A new analysis published in PLOS Computational Biology suggests that, in order to boost freedoms and protect against overwhelming new waves of COVID-19, the pace at which restrictions to reduce spread are lifted must be directly tied to the pace of vaccination.
More than a year after the COVID-19 pandemic began, vaccination programs now hold promise to ease many burdens caused by the disease—including necessary restrictions that have had negative social and economic consequences. Much research has focused on vaccine allocation and prioritization, and optimal ways to control spread. However, how to execute a smooth transition between an unprotected population to eventual population immunity remained an open question.
To address that question, Bauer and colleagues applied mathematical modeling to epidemiological and vaccination data from Germany, France, the UK, and other European countries. Specifically, they quantified the pace at which restrictions could be lifted during vaccine rollout in order to mitigate the risk of rebound COVID-19 waves that overwhelm intensive care units.

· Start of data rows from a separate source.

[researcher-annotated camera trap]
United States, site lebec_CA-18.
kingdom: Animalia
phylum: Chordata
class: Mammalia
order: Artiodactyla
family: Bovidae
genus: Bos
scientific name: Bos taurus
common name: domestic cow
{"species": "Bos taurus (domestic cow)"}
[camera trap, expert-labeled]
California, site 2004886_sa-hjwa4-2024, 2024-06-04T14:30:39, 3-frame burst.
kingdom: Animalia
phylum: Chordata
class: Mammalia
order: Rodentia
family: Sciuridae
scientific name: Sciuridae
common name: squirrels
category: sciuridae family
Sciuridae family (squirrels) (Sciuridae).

After considering various plausible scenarios, the researchers concluded that further severe waves can only be avoided if restrictions are lifted no faster than the pace dictated by vaccination progress, and that there is basically no gain in freedom if one eases restrictions too quickly. The findings suggest that, even after 80% of the adult population has been vaccinated, novel, more infectious variants could trigger a new wave and overwhelm intensive care units if lifting all restrictions.
“In such an event, restrictions would quickly have to be reinstated, thus quickly vanishing the mirage of freedom,” Priesemann says. “Furthermore, an early lift would have high morbidity and mortality costs. Meanwhile, relaxing restrictions at the pace of vaccination shows almost the same progress in ‘freedom’ while maintaining low incidence.”
The researchers say their findings suggest that, despite public pressure, policymakers should not rush relaxation of restrictions, and a high vaccination rate—especially among high-risk populations—is necessary. Further research will be needed to design optimal scenarios from a global perspective.